Los mannianos jadeaban y observaban a aquella figura fantasmagórica bañada en sangre con un sentimiento cercano al sobrecogimiento.

Un soldado se abrió paso rápidamente hasta emerger de la primera fila. Era un oficial, a decir por los tatuajes que adornaban su rostro.

—¿Quién eres? —inquirió el oficial.

El manniano parecía albergar una curiosidad sincera.

Ash paseó la mirada por la masa harapienta congregada a su alrededor, que lo apuntaba con sus ballestas y sus pistolas. La mayoría de ellos parecían asustados. Asustados y cansados.

—¡Baja el arma! —ordenó el oficial—. Hazlo o morirás.

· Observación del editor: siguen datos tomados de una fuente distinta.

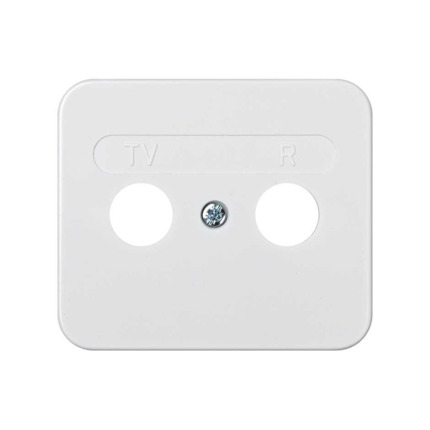 Comprar PLACA R-TV Simon ref. 75053-30 al mejor precio | Cadenza Elecric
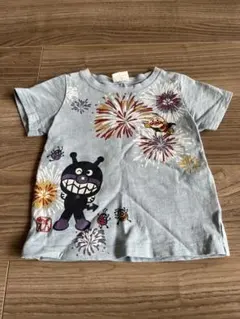 アンパンマン　バイキンマン　 Tシャツ 90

Ash meditó la amenaza un momento y a continuación abandonó su postura de ataque y bajó la espada. Los chillidos de una bandada de gansos llegaban desde algún lugar del cielo nocturno. Ash levantó la mirada, pero el cielo estaba demasiado encapotado y no vio a las aves. Sintió que la brisa que le acariciaba el rostro era como una bocanada de aliento de la Madre Mundo. Sus facciones se relajaron.

—Debería saber que antes me quitaría la vida yo mismo —aseveró, clavando la mirada en el oficial mientras enfundaba la espada.

A continuación, con las pistolas y las ballestas apuntándolo directamente al pecho, Ash hizo lo único que podía hacer: saltar.